Neighbours explore their strategic options

The Bhutan-China MoU

Photo for representation only. - File photo

AS far as China is concerned, Bhutan has walked in lockstep with India ever since its citizens were traumatised by the sight of thousands of pitiful Tibetans transiting through their land to India after the Chinese crackdown in Lhasa in 1959. Since 1984, the two have held endless talks but did not move towards a resolution just like the India-China boundary talks. China became every country’s largest trading partner but India and Bhutan are happy in each other’s company. In the past, Bhutan ignored several overtures from Beijing, including support for a UNSC term, to stand by India whose boundary negotiations with China are at an impasse. In 2013, the King of Bhutan, Jigme Khesar Wangchuck, stepped in as the chief guest on Republic Day after the King of Oman cancelled his India visit.

Against this intensity of political and security ties, Thursday’s announcement of a Bhutan-China MoU to resolve their boundary dispute through a three-step solution should come as a jolt. The Ministry of External Affairs limited itself to expressing wariness and also awareness that Bhutan and China have been holding talks. But it was ingenious of the spokesman to equate these talks with India’s boundary negotiations with China. While China and Bhutan seem to have taken a decisive step to resolving their dispute, New Delhi and Beijing are having trouble in all three sectors of their unresolved 3,488-km boundary.
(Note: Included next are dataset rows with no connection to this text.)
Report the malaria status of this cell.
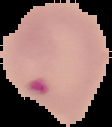
Parasitized.

Image is 112×127 pixels. Segmented cell region on a black background. From a thin blood film.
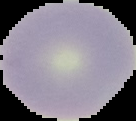

Summary:
  - Preparation: thin blood smear
  - Image size: 136×121 pixels
  - Result: negative for Plasmodium parasites
  - Image type: segmented cell region with the area outside set to black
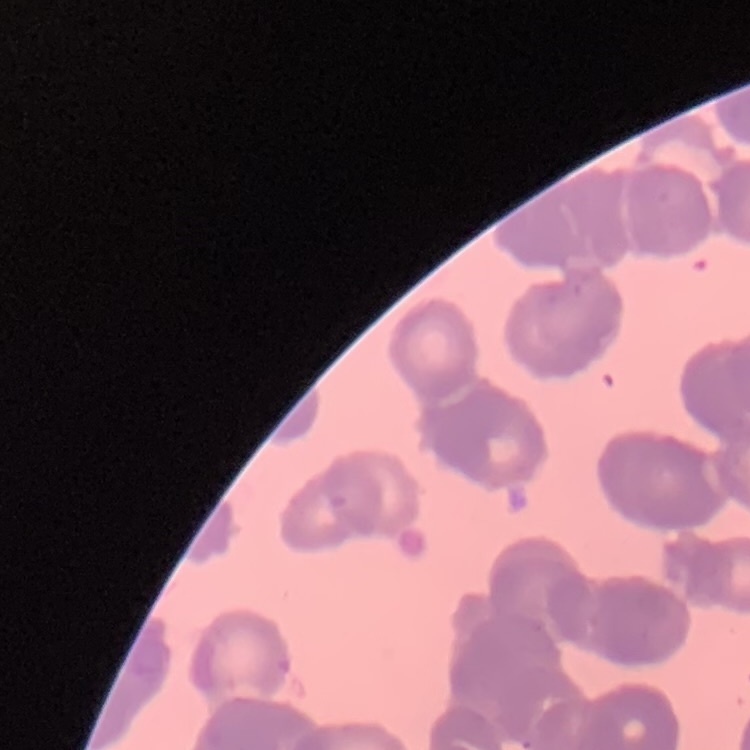

red blood cell morphology = rouleaux formation
stain = Field's or Giemsa
image type = one tile cut from a larger photomicrograph
preparation = thin peripheral smear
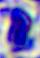 400x magnification. A white blood cell is shown. Micrograph.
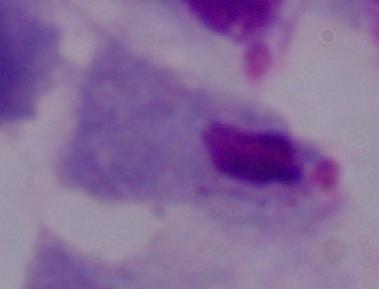 A trichomonad is shown. Captured at 1000x magnification. Photomicrograph.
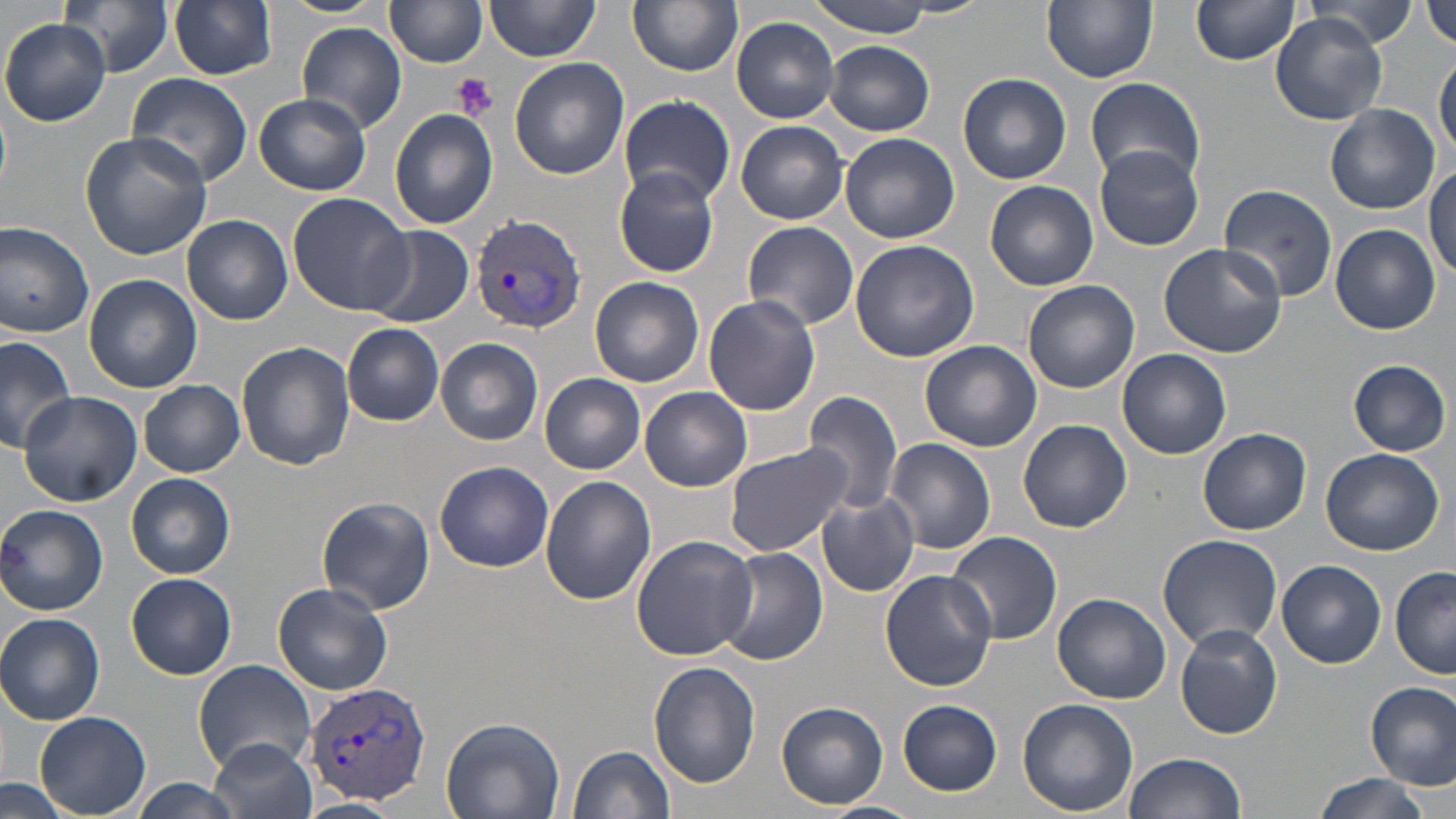

slide-level diagnosis = Plasmodium vivax
stain = May-Grünwald-Giemsa
field of view = single
uninfected red blood cell locations = approximate bounding boxes as (x1, y1, x2, y2) in pixels: (60, 0, 175, 76), (170, 0, 277, 80), (280, 0, 387, 19), (485, 0, 601, 62), (807, 0, 940, 38), (1042, 0, 1159, 84), (1191, 0, 1303, 67), (1425, 0, 1456, 50), (628, 1, 742, 76), (390, 2, 488, 68), (1299, 2, 1422, 48), (1268, 13, 1390, 124), (731, 16, 841, 123), (1, 17, 113, 127), (297, 24, 408, 134), (825, 41, 935, 136), (1434, 54, 1455, 159), (510, 58, 630, 181), (126, 72, 254, 190), (958, 73, 1072, 185), (1085, 75, 1205, 187), (254, 93, 372, 196), (619, 95, 735, 206), (1324, 104, 1439, 214), (389, 108, 498, 229), (736, 121, 848, 224), (80, 132, 212, 260), (840, 132, 960, 244), (1095, 144, 1204, 252), (1426, 162, 1456, 280), (613, 166, 721, 278), (986, 180, 1099, 291), (1217, 183, 1339, 302), (288, 192, 413, 315), (182, 214, 294, 325), (0, 219, 95, 339), (743, 220, 861, 330), (1331, 223, 1441, 334), (363, 225, 474, 329), (850, 238, 980, 361), (1158, 243, 1285, 357), (82, 273, 202, 393), (590, 275, 705, 387), (1023, 279, 1141, 395), (703, 295, 821, 415), (342, 323, 444, 425), (0, 335, 78, 456), (436, 338, 543, 445), (920, 339, 1042, 454), (236, 341, 355, 471), (1116, 349, 1232, 460), (1348, 360, 1451, 455), (539, 372, 645, 473), (139, 380, 246, 477), (641, 387, 753, 491), (17, 391, 141, 507), (805, 391, 901, 513), (1018, 418, 1133, 533), (1198, 429, 1312, 535), (885, 438, 996, 554), (725, 444, 853, 558), (1320, 447, 1445, 556), (434, 462, 554, 573), (127, 474, 236, 580), (540, 476, 657, 606), (817, 493, 919, 597), (315, 495, 435, 615), (0, 504, 109, 616), (945, 532, 1062, 646), (1157, 534, 1282, 650), (629, 535, 757, 661), (719, 545, 828, 666), (1278, 560, 1387, 669), (1391, 566, 1456, 679), (879, 568, 997, 691), (126, 573, 238, 681), (273, 582, 395, 696), (1053, 592, 1171, 704), (0, 613, 105, 724), (1175, 624, 1282, 739), (193, 659, 318, 773), (649, 661, 761, 789), (1366, 681, 1456, 790), (1017, 698, 1139, 815), (897, 699, 1003, 795), (776, 702, 888, 809), (34, 711, 152, 817), (441, 716, 565, 819), (209, 736, 316, 819), (567, 745, 676, 819), (1125, 751, 1247, 818), (1310, 774, 1434, 819), (129, 779, 245, 819), (0, 780, 73, 819), (296, 798, 403, 819), (813, 801, 924, 819)
image size = 1456×819 pixels
magnification = 1000x
modality = light microscopy
preparation = thin blood smear
Plasmodium vivax-infected red blood cell locations = approximate bounding boxes as (x1, y1, x2, y2) in pixels: (470, 214, 588, 332), (305, 680, 432, 805)
platelet locations = approximate bounding boxes as (x1, y1, x2, y2) in pixels: (450, 73, 499, 120)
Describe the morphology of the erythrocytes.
Their last military talks ended in a mutual blame game.

It is not as if this is a sudden development. As the Bhutan-China joint press release noted, both sides began discussing the three-step solution in April. The process of achieving finality on a boundary with China typically takes a decade (it has the largest number of land boundaries in the world). And much can change in between. But this flagging of Bhutanese sovereignty comes after Bangladesh and Sri Lanka declined to subscribe to India’s pet ‘Free and Open Indo-Pacific’ concept. India needs to take stock whether its animosity towards China and increasing identification with US’ interests in the region are encouraging its neighbours to explore other options.